Wednesday, January 30, 2013

Workers Intl. Network on the crisis in the British SWP

Dear Comrades,

We believe there are serious lessons to learn from recent events in the SWP. These lessons are of common value to all socialists seriously looking for a means to break out of our isolation and connect with the mass movement against capitalism sweeping the world. Nothing could be more futile than to gloat or score cheap debating points about it.

We condemn the process by which an accusation of rape involving an SWP CC member was handled: the judgement of the case by fellow CC members and friends of the accused; the humiliating treatment of the two women involved; harassment of their supporters and the suppression of factions and dissent. However, the revolt against this is a tribute to the membership of your party and their commitment to socialism. It is in light of this principled position and in response to the clear loss of political authority by the SWP leadership that we write to you to share our perspectives with the hope that it might prove useful. And we hope to learn from your experience.

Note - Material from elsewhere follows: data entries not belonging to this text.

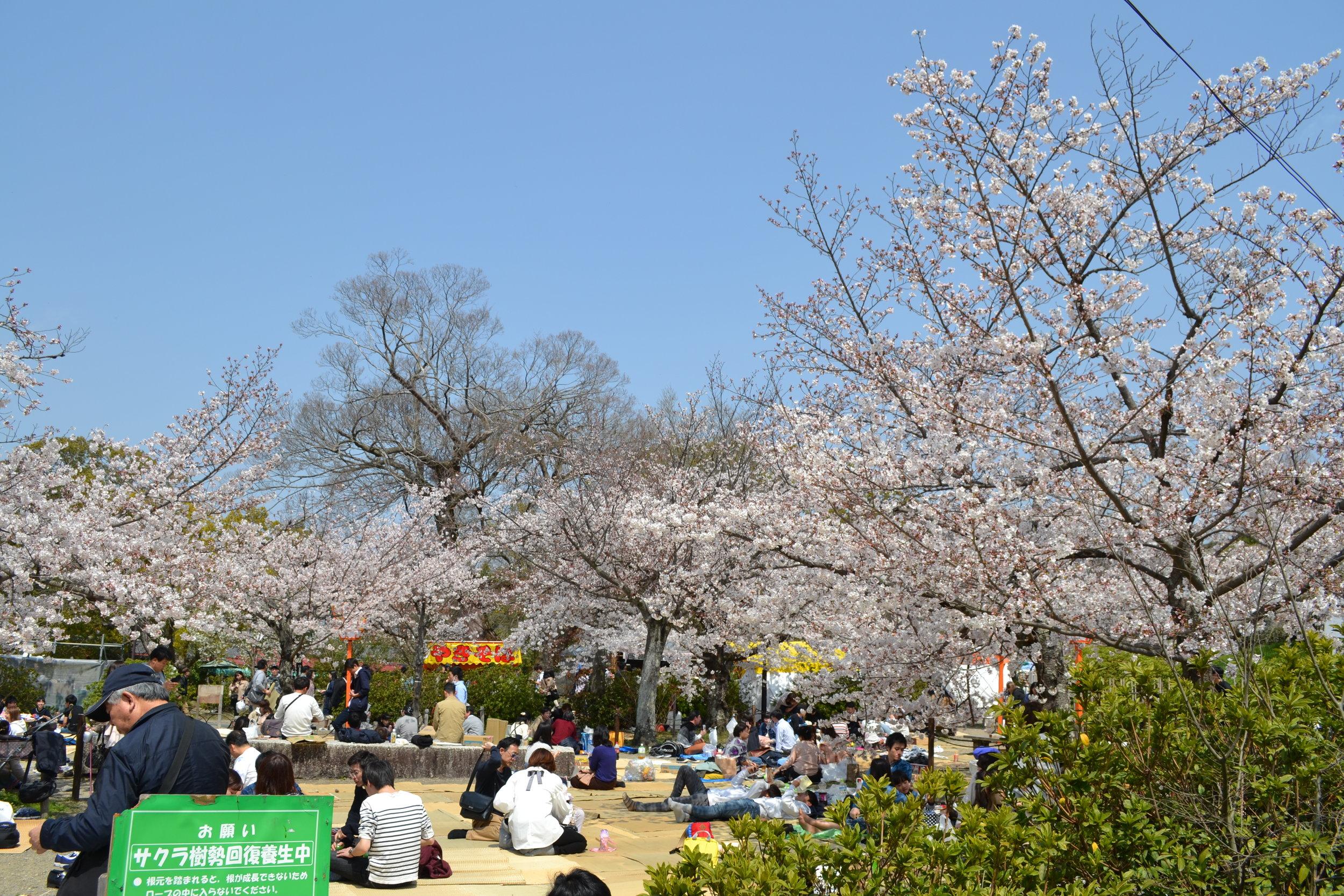 """Debajo de los árboles de sakura hay los picnics que se llama  hanami.  La traducción literal de  hanami  es """"mirar a las flores,"""" entonces en los parques de sakura hay puestos para comer una comidita con tus amigos para ver a las flores sakuras."""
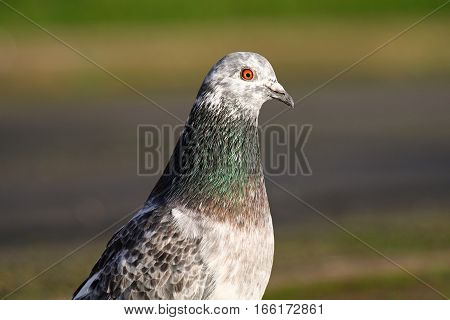 A white headed feral pigeon in a park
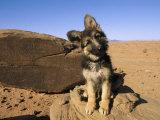 Retrato de un cachorro junto a una roca con petroglifos Anasazi Lámina fotográfica por David Edwards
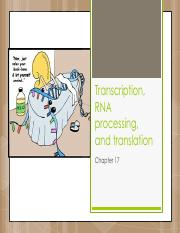 Lecture 14 - Transcription, RNA processing, and translation(1).pdf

In the past, Marxist organisations have been able to influence the great events of their eras. No socialist groups can claim to have emerged with any great honour or glory from the struggles of the last few years sweeping the world from Egypt, to Greece, to South Africa. What useful lessons may be learned?

The SWP was clearly able to provide socialist ideas and organisation to many of the most militant and talented young people radicalised in the student mobilisations of recent years, amongst others. This has left you in the position of being one of the largest and most serious socialist organisations in the UK. Yet the SWP is sadly a party for whom one tactic after another has collapsed – Stop The War, the Socialist Alliance, and Respect – and whose “united fronts” are often left as simply fronts for the party, excluding serious class politics, as in the UAF. None of these initiatives can be seriously said to have given a lead to the working class in the face of the worst attacks we have seen in more than three generations.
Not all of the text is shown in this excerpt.